**EXERCISE BRIEF:** Your task is to repeat exactly the lines below between the line holding "Sell 1-room apartment." and the line holding "リーフ サンダル メンズ[品番：PVCW0000516]｜PROVENCE（プロヴァンス", inclusive, and only those.

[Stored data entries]
____

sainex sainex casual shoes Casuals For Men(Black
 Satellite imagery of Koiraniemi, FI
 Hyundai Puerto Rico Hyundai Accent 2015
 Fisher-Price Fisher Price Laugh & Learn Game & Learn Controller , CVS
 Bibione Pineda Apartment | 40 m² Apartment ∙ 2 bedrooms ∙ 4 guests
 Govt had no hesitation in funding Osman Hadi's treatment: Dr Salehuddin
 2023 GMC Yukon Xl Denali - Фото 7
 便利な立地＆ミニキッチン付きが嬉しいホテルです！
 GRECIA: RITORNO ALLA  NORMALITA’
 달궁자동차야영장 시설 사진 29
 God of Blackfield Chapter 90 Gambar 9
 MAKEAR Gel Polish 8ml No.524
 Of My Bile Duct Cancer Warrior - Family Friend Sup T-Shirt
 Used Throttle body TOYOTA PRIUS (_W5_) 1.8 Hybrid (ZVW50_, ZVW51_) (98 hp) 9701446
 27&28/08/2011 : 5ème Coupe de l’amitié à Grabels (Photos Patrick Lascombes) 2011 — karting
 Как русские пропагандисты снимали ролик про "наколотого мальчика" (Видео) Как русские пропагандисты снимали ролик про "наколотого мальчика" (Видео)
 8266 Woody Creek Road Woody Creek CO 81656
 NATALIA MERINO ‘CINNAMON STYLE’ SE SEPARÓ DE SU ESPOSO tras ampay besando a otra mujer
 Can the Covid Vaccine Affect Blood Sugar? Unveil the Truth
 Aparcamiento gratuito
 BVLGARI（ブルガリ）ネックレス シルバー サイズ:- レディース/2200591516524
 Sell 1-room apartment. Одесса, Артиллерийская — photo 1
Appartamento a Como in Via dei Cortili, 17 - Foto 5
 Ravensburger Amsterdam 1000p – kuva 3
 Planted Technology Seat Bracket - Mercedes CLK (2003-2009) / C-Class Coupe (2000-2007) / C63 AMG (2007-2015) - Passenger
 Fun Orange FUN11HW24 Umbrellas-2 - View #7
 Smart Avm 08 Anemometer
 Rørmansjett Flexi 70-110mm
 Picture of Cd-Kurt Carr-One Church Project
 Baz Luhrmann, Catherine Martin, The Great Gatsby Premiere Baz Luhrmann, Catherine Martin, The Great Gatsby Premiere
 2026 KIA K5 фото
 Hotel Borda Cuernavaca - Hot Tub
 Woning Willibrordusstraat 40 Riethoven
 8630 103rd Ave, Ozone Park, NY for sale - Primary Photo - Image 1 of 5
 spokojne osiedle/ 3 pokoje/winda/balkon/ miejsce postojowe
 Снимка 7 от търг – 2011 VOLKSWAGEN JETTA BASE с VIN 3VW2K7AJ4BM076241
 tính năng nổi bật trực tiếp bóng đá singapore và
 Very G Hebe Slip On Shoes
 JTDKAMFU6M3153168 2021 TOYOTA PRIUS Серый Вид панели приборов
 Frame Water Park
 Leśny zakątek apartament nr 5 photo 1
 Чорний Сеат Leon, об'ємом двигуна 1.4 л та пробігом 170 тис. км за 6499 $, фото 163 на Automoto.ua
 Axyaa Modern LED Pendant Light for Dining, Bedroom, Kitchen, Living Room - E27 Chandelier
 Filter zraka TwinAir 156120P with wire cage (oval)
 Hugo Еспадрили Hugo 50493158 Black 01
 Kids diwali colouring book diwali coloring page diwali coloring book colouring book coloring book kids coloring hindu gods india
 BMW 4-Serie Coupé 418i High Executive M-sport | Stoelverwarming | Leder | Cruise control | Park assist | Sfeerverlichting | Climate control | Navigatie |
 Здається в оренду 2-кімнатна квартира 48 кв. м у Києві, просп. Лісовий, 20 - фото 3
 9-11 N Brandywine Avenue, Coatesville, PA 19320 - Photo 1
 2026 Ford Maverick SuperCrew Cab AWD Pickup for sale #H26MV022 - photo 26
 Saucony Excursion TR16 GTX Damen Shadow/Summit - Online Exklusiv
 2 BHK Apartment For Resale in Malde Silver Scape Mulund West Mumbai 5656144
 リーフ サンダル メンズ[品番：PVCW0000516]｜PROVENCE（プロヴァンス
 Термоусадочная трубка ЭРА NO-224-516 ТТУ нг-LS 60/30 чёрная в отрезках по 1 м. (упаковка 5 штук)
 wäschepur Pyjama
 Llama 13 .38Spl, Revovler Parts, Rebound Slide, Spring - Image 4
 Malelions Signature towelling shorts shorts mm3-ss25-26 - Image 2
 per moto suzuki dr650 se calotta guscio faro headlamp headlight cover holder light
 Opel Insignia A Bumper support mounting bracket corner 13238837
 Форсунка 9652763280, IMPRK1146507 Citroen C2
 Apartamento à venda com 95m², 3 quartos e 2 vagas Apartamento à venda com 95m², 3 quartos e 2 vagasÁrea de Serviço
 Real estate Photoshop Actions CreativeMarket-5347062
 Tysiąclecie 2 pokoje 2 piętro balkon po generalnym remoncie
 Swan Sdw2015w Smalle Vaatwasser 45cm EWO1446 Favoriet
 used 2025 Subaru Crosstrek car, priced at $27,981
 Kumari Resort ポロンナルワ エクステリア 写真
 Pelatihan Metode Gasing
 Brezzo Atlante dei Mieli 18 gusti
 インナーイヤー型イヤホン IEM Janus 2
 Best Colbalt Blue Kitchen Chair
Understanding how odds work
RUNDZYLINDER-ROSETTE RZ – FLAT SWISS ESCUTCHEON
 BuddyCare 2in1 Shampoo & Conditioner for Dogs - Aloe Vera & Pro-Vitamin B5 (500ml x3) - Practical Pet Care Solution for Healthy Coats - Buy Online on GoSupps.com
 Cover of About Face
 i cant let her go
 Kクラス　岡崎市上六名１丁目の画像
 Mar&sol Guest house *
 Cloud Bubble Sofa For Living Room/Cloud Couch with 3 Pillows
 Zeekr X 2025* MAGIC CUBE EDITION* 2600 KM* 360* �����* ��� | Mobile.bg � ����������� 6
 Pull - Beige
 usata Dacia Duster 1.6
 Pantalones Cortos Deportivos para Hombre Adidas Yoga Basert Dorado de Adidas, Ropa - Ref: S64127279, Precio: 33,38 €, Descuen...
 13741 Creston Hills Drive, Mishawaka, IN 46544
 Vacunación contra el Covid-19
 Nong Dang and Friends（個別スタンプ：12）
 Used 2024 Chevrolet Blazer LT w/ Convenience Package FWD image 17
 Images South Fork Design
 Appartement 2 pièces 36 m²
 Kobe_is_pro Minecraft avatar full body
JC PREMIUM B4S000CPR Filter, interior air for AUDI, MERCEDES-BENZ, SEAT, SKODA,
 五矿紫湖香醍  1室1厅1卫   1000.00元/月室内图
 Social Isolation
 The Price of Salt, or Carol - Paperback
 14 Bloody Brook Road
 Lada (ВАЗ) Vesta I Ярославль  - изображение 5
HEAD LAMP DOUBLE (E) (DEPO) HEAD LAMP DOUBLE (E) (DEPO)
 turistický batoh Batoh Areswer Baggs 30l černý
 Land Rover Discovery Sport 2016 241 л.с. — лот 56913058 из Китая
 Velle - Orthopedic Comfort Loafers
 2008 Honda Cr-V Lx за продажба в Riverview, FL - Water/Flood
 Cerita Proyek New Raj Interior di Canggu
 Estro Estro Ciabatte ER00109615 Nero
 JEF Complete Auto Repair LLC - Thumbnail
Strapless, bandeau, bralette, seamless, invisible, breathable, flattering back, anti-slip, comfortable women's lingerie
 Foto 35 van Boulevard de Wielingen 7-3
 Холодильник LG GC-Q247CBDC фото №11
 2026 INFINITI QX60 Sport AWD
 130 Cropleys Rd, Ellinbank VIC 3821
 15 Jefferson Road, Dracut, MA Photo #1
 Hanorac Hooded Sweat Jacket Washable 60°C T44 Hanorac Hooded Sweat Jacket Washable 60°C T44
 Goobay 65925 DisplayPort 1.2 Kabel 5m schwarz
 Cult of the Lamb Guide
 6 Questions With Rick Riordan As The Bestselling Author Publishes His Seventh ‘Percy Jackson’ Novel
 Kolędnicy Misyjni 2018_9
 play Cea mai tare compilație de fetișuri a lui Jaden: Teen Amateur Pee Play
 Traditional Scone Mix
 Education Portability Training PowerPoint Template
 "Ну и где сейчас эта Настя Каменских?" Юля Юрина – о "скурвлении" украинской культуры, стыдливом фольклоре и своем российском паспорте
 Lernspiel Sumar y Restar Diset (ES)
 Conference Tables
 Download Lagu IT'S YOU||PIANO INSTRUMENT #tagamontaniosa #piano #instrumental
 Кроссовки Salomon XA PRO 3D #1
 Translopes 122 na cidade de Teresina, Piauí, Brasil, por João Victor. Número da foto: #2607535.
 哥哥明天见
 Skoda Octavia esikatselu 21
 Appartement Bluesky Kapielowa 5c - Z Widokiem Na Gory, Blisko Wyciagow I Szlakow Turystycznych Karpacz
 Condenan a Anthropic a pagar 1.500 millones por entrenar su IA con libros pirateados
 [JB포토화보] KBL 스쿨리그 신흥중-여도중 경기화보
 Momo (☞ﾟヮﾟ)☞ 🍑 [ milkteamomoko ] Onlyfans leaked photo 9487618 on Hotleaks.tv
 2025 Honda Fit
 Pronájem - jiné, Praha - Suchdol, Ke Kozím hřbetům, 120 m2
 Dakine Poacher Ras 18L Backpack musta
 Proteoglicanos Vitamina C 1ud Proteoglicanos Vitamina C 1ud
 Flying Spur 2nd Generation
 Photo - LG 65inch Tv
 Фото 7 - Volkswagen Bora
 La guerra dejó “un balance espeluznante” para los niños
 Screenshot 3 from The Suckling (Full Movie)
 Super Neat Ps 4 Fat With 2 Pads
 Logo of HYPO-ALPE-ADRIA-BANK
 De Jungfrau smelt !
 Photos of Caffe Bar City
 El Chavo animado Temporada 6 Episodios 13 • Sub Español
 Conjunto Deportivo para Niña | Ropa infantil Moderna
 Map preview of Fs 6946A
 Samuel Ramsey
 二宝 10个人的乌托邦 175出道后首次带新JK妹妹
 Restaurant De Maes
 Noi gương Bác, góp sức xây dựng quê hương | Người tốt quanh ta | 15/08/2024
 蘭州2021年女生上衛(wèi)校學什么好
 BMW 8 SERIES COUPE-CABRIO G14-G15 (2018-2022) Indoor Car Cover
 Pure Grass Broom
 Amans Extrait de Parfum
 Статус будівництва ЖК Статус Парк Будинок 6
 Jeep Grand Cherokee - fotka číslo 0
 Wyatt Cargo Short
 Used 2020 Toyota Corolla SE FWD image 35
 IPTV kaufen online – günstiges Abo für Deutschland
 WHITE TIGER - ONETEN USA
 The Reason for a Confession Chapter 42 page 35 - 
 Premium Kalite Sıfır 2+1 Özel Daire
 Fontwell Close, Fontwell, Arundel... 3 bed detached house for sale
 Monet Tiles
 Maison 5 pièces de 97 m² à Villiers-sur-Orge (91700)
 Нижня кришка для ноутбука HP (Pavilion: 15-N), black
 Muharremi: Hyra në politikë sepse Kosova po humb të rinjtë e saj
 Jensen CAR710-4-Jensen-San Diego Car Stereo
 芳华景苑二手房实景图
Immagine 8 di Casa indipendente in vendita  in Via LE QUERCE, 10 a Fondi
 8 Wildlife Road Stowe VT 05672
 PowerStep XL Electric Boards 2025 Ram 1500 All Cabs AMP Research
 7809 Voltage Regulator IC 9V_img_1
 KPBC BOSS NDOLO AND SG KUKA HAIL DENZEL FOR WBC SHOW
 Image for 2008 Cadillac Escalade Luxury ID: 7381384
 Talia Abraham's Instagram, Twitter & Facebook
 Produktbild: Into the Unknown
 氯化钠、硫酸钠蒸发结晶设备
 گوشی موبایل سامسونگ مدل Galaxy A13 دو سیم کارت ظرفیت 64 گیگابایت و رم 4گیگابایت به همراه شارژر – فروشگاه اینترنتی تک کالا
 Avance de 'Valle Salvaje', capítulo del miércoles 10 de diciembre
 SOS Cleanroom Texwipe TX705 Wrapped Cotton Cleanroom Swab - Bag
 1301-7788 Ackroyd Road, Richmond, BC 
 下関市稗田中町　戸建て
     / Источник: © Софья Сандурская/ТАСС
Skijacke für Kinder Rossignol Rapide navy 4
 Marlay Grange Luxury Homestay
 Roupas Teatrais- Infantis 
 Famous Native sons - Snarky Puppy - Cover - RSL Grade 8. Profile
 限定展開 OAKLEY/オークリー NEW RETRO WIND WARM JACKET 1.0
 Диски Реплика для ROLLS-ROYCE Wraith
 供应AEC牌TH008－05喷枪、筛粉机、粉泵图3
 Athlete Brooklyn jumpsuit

____

**ANSWER BOX:**
 Sell 1-room apartment. Одесса, Артиллерийская — photo 1
Appartamento a Como in Via dei Cortili, 17 - Foto 5
 Ravensburger Amsterdam 1000p – kuva 3
 Planted Technology Seat Bracket - Mercedes CLK (2003-2009) / C-Class Coupe (2000-2007) / C63 AMG (2007-2015) - Passenger
 Fun Orange FUN11HW24 Umbrellas-2 - View #7
 Smart Avm 08 Anemometer
 Rørmansjett Flexi 70-110mm
 Picture of Cd-Kurt Carr-One Church Project
 Baz Luhrmann, Catherine Martin, The Great Gatsby Premiere Baz Luhrmann, Catherine Martin, The Great Gatsby Premiere
 2026 KIA K5 фото
 Hotel Borda Cuernavaca - Hot Tub
 Woning Willibrordusstraat 40 Riethoven
 8630 103rd Ave, Ozone Park, NY for sale - Primary Photo - Image 1 of 5
 spokojne osiedle/ 3 pokoje/winda/balkon/ miejsce postojowe
 Снимка 7 от търг – 2011 VOLKSWAGEN JETTA BASE с VIN 3VW2K7AJ4BM076241
 tính năng nổi bật trực tiếp bóng đá singapore và
 Very G Hebe Slip On Shoes
 JTDKAMFU6M3153168 2021 TOYOTA PRIUS Серый Вид панели приборов
 Frame Water Park
 Leśny zakątek apartament nr 5 photo 1
 Чорний Сеат Leon, об'ємом двигуна 1.4 л та пробігом 170 тис. км за 6499 $, фото 163 на Automoto.ua
 Axyaa Modern LED Pendant Light for Dining, Bedroom, Kitchen, Living Room - E27 Chandelier
 Filter zraka TwinAir 156120P with wire cage (oval)
 Hugo Еспадрили Hugo 50493158 Black 01
 Kids diwali colouring book diwali coloring page diwali coloring book colouring book coloring book kids coloring hindu gods india
 BMW 4-Serie Coupé 418i High Executive M-sport | Stoelverwarming | Leder | Cruise control | Park assist | Sfeerverlichting | Climate control | Navigatie |
 Здається в оренду 2-кімнатна квартира 48 кв. м у Києві, просп. Лісовий, 20 - фото 3
 9-11 N Brandywine Avenue, Coatesville, PA 19320 - Photo 1
 2026 Ford Maverick SuperCrew Cab AWD Pickup for sale #H26MV022 - photo 26
 Saucony Excursion TR16 GTX Damen Shadow/Summit - Online Exklusiv
 2 BHK Apartment For Resale in Malde Silver Scape Mulund West Mumbai 5656144
 リーフ サンダル メンズ[品番：PVCW0000516]｜PROVENCE（プロヴァンス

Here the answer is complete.